*Provided records*:
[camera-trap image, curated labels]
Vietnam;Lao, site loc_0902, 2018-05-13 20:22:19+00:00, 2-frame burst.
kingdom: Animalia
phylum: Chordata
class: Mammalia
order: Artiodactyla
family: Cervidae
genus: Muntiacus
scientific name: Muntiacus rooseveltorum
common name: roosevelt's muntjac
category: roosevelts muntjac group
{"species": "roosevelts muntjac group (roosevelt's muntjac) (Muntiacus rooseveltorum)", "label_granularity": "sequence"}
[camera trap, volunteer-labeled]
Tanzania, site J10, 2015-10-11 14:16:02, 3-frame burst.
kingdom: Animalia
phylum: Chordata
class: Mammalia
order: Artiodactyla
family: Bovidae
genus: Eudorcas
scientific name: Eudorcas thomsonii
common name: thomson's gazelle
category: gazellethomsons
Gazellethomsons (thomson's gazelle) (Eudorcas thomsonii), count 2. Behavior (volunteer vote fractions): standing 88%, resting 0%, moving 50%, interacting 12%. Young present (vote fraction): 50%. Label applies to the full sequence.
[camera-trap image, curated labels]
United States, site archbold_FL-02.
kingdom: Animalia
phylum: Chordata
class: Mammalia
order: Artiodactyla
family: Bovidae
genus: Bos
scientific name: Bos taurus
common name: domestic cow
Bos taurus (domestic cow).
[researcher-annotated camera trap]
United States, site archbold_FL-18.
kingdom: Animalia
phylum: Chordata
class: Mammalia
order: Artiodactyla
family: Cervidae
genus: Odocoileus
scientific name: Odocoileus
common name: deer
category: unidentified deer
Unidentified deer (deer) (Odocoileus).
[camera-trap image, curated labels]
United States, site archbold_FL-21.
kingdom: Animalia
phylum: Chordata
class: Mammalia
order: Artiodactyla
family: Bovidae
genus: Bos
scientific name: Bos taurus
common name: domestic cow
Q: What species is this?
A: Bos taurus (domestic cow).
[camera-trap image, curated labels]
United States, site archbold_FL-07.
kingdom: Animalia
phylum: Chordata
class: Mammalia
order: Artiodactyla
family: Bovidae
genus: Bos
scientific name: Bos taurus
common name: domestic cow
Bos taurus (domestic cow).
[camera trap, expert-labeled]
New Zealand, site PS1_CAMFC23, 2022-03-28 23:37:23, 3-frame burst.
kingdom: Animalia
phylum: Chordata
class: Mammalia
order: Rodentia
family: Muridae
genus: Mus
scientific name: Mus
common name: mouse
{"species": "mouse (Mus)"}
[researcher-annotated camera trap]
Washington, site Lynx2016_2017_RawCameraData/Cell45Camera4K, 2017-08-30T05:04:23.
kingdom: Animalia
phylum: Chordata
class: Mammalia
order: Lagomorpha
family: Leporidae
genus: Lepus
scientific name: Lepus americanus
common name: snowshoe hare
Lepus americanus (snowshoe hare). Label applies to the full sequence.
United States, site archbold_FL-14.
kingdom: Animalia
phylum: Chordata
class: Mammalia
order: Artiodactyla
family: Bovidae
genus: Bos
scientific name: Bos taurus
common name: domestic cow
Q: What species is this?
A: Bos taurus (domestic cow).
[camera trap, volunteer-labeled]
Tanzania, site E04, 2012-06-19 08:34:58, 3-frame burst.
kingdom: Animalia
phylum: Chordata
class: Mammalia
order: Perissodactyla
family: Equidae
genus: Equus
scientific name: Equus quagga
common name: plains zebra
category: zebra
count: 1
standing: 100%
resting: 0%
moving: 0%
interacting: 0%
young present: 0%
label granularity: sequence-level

*Task item*: Report all lines of the data above that include the string "Tanzania".

*Output of the task*:
Tanzania, site J10, 2015-10-11 14:16:02, 3-frame burst.
Tanzania, site E04, 2012-06-19 08:34:58, 3-frame burst.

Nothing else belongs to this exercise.